* **Set exercise**:
Will you transcribe the listing word for word, starting at the line that contains "Of the following" and continuing through the final line of the listing, with both of those lines included? Leave the pictures out of your answer.

* **Image-based spatial reasoning data**:
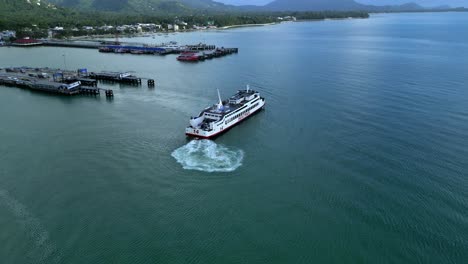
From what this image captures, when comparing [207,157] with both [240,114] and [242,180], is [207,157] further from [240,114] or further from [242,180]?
[240,114]

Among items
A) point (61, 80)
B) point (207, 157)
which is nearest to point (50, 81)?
Answer: point (61, 80)

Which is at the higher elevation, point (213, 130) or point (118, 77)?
point (118, 77)

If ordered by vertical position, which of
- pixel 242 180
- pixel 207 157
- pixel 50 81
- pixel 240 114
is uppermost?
pixel 50 81

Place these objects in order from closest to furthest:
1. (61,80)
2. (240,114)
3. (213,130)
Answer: (213,130)
(240,114)
(61,80)

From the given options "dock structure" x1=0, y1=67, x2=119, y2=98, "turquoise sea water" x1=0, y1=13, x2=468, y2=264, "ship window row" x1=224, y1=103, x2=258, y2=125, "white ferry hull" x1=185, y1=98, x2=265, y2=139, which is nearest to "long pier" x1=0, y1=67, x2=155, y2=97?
"dock structure" x1=0, y1=67, x2=119, y2=98

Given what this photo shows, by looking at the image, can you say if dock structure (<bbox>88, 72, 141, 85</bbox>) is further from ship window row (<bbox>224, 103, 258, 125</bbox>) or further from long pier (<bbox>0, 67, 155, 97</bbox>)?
ship window row (<bbox>224, 103, 258, 125</bbox>)

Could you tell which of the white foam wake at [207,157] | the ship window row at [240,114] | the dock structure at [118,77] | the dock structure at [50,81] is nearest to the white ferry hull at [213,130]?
the ship window row at [240,114]

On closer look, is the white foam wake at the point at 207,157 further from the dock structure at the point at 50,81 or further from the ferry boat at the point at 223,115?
the dock structure at the point at 50,81
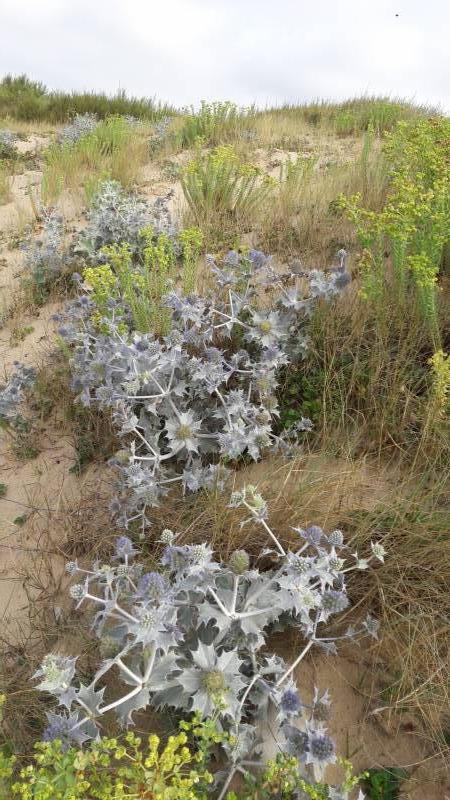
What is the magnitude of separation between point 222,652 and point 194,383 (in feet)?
4.73

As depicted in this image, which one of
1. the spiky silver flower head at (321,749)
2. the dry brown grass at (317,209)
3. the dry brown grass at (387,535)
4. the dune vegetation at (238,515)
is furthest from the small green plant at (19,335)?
the spiky silver flower head at (321,749)

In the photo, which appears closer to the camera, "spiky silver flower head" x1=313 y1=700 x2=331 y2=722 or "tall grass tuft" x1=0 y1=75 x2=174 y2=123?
"spiky silver flower head" x1=313 y1=700 x2=331 y2=722

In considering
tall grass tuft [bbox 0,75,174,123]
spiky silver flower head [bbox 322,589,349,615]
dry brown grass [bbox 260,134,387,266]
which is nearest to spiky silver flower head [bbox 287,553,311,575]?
spiky silver flower head [bbox 322,589,349,615]

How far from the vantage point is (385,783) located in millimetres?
1950

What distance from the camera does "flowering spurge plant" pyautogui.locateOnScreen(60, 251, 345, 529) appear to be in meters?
2.73

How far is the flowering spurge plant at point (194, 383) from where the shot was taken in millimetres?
2732

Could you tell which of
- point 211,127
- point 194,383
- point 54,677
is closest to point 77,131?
point 211,127

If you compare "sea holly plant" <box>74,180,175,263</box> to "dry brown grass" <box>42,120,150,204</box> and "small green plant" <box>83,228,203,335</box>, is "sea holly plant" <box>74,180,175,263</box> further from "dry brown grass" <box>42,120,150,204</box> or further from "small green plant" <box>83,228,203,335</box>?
"dry brown grass" <box>42,120,150,204</box>

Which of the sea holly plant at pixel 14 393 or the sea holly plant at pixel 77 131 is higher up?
the sea holly plant at pixel 77 131

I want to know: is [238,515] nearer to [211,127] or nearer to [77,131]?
[211,127]

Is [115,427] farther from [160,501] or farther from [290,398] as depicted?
[290,398]

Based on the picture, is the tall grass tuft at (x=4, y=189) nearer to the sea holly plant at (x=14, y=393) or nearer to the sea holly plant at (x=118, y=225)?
the sea holly plant at (x=118, y=225)

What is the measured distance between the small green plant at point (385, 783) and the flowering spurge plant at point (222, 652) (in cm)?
20

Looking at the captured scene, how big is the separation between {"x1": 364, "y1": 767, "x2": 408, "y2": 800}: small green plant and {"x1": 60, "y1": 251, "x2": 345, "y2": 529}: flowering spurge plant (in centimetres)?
134
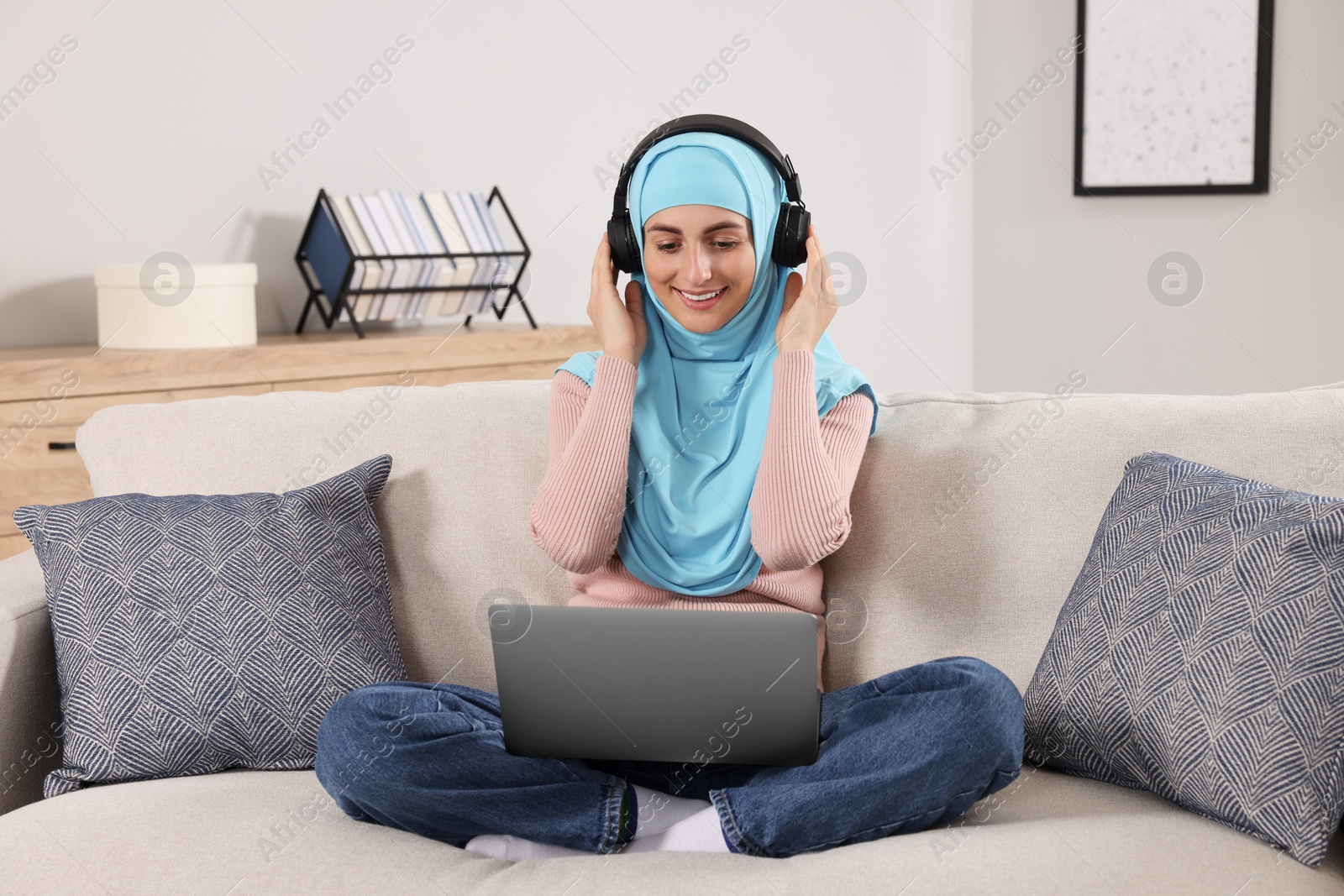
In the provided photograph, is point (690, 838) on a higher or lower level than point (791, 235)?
lower

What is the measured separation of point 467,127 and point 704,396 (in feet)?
5.88

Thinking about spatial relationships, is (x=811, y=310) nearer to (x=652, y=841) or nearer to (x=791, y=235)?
(x=791, y=235)

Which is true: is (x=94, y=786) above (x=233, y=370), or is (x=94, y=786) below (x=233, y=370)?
below

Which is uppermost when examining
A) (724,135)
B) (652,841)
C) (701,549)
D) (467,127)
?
(467,127)

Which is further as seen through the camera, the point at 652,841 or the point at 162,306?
the point at 162,306

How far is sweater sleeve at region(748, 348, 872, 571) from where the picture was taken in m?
1.46

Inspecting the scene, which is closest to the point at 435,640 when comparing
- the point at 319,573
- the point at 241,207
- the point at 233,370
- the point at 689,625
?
the point at 319,573

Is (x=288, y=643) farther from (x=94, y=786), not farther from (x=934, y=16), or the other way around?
(x=934, y=16)

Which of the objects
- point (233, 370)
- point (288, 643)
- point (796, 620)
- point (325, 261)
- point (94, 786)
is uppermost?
point (325, 261)

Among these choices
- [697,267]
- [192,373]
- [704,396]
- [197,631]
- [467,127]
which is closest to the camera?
[197,631]

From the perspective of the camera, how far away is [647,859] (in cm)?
117

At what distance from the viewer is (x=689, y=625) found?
1168 millimetres

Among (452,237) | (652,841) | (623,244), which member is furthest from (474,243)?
(652,841)

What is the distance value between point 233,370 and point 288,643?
1109 millimetres
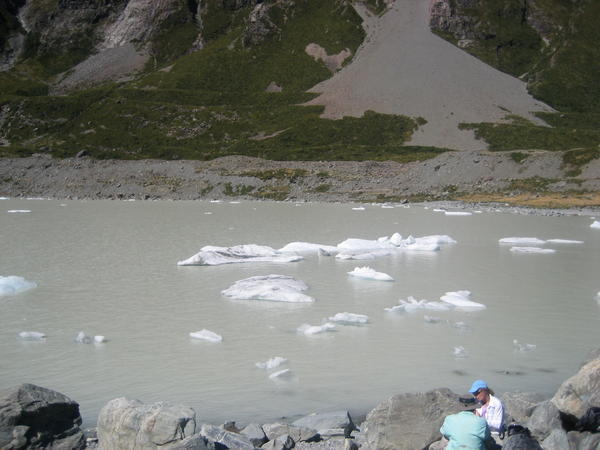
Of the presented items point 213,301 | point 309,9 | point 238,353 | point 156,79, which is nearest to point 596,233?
point 213,301

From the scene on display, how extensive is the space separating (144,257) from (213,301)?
22.5ft

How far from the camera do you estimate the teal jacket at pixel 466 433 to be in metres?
4.53

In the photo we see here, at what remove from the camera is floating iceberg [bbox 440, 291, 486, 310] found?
37.1ft

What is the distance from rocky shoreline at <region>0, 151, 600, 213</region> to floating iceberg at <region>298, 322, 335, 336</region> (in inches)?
1264

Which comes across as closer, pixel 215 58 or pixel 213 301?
pixel 213 301

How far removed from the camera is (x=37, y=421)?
5.26 m

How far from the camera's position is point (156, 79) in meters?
124

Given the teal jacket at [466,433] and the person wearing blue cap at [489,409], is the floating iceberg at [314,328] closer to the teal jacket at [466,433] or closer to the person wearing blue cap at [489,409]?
the person wearing blue cap at [489,409]

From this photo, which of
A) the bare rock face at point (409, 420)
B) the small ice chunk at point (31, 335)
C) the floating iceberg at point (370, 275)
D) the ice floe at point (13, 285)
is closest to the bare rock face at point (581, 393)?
the bare rock face at point (409, 420)

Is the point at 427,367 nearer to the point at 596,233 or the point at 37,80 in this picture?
the point at 596,233

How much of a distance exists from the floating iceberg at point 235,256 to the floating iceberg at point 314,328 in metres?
6.37

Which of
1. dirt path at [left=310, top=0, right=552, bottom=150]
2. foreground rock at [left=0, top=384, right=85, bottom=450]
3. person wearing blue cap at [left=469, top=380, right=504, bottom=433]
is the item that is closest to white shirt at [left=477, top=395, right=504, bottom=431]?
person wearing blue cap at [left=469, top=380, right=504, bottom=433]

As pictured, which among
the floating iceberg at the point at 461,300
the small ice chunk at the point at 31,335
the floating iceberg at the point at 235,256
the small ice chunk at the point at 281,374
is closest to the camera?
the small ice chunk at the point at 281,374

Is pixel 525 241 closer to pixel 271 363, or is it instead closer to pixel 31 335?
pixel 271 363
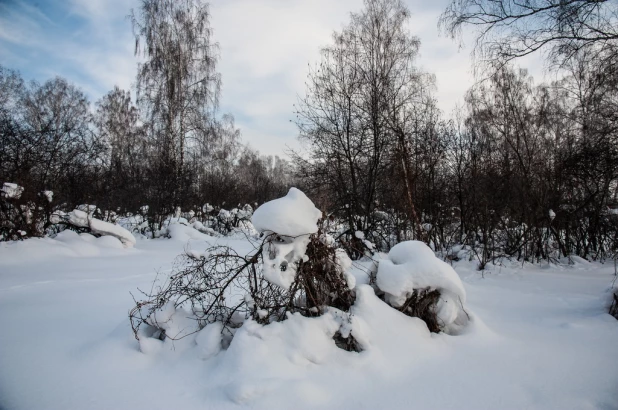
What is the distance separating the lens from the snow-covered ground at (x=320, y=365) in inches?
81.1

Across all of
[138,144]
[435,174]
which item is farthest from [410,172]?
[138,144]

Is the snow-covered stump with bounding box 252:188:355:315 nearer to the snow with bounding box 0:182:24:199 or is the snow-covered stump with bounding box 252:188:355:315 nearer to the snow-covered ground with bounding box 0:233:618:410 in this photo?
the snow-covered ground with bounding box 0:233:618:410

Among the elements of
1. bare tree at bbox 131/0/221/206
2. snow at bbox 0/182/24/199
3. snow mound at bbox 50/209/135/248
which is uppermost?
bare tree at bbox 131/0/221/206

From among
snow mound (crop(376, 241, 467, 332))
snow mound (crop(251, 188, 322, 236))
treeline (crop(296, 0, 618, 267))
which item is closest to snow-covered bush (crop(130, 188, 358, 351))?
snow mound (crop(251, 188, 322, 236))

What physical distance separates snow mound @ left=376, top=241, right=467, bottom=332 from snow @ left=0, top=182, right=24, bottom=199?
781 cm

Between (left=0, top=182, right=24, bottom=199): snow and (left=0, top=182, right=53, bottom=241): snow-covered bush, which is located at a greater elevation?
(left=0, top=182, right=24, bottom=199): snow

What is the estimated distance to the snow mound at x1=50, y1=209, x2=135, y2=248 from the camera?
309 inches

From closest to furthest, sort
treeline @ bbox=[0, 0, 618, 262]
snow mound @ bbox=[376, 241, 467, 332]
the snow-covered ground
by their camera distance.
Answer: the snow-covered ground < snow mound @ bbox=[376, 241, 467, 332] < treeline @ bbox=[0, 0, 618, 262]

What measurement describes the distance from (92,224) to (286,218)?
24.3 feet

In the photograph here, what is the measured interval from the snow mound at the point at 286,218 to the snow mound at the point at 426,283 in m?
0.91

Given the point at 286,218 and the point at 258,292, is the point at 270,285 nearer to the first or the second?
the point at 258,292

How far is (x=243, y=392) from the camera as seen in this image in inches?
78.4

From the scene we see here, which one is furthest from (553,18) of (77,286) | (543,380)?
(77,286)

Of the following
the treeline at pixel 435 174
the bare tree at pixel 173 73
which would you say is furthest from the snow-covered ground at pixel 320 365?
the bare tree at pixel 173 73
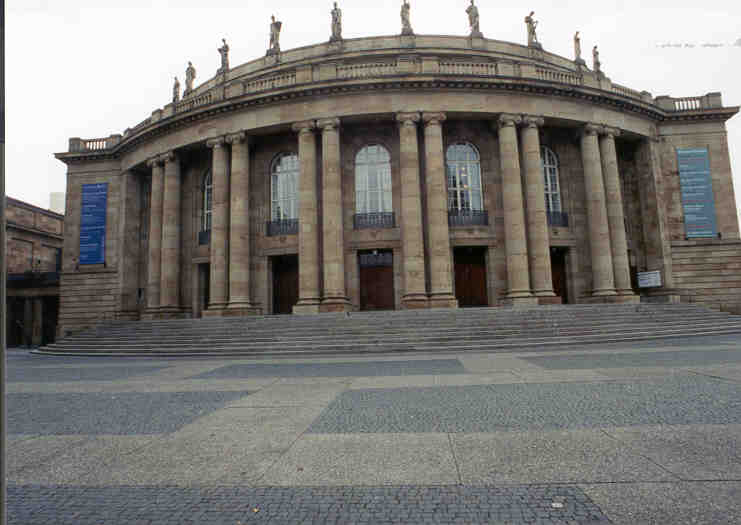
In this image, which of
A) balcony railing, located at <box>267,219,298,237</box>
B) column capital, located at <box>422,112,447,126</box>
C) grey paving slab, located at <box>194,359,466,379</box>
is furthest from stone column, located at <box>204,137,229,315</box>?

* **Completed exercise**:
Of the following
the treeline at pixel 435 174
the bare tree at pixel 173 73
which would you say is furthest from the snow-covered ground at pixel 320 365?
the bare tree at pixel 173 73
In this image, which of
A) balcony railing, located at <box>267,219,298,237</box>
B) column capital, located at <box>422,112,447,126</box>
C) grey paving slab, located at <box>194,359,466,379</box>
is furthest from stone column, located at <box>204,137,229,315</box>?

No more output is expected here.